* _Exercise_
The output should be all lines of the entries below in which the word "trap" occurs.

* _Data section_
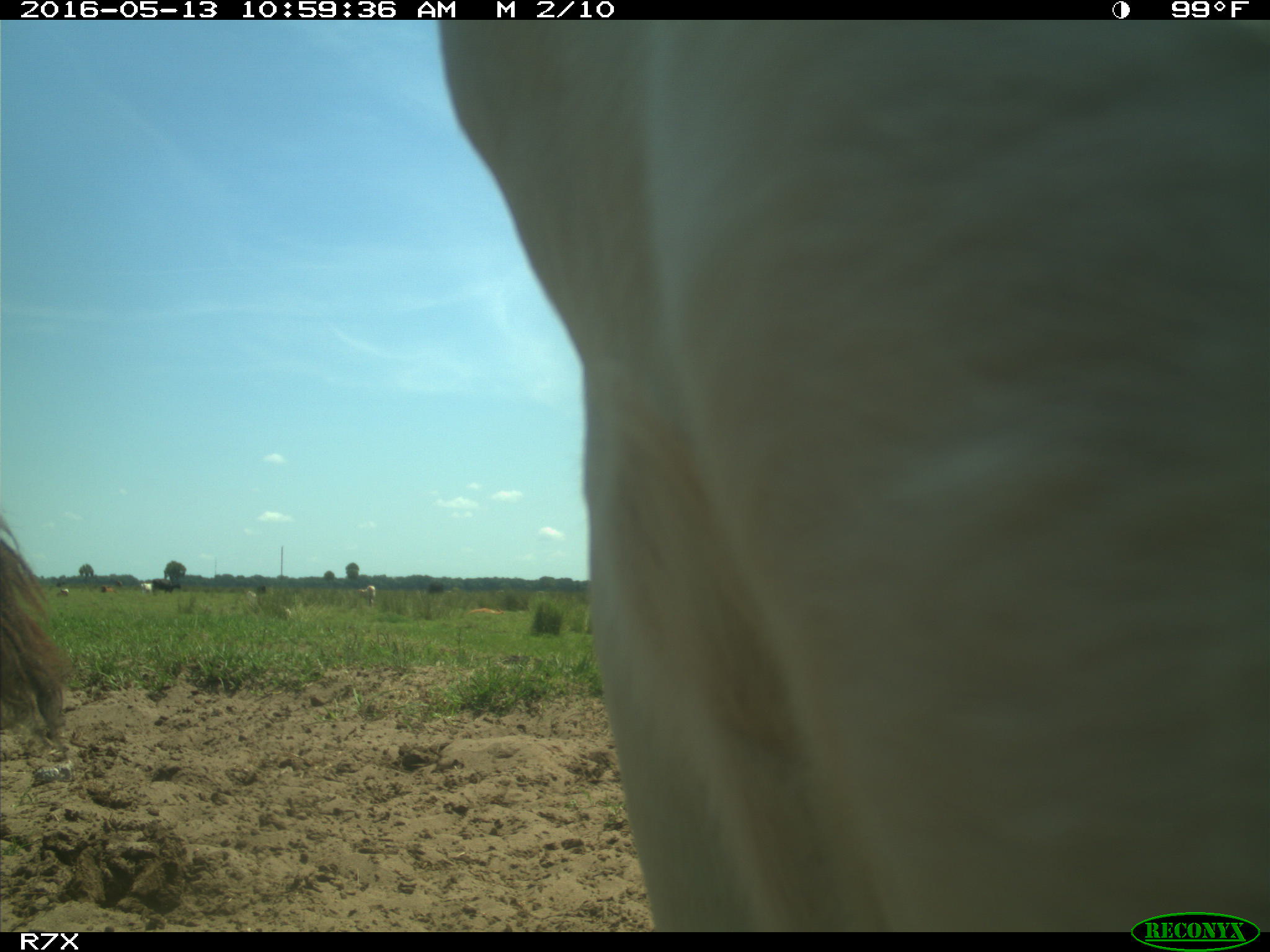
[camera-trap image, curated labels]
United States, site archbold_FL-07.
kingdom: Animalia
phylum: Chordata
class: Mammalia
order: Artiodactyla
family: Bovidae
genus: Bos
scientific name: Bos taurus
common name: domestic cow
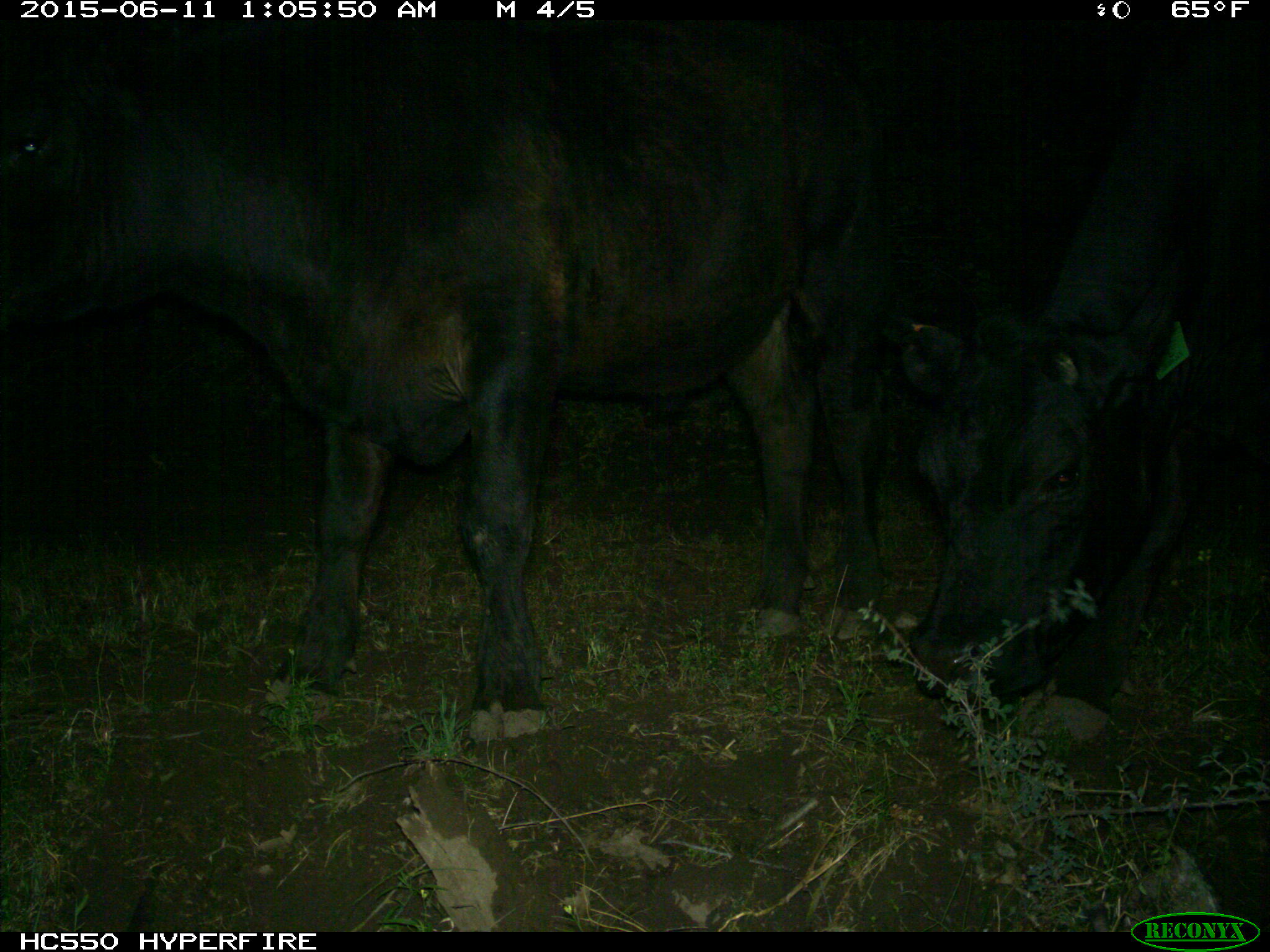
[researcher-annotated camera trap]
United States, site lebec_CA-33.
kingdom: Animalia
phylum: Chordata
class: Mammalia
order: Artiodactyla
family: Bovidae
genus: Bos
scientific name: Bos taurus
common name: domestic cow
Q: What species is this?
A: Bos taurus (domestic cow).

* _Solved exercise_
[camera-trap image, curated labels]
[researcher-annotated camera trap]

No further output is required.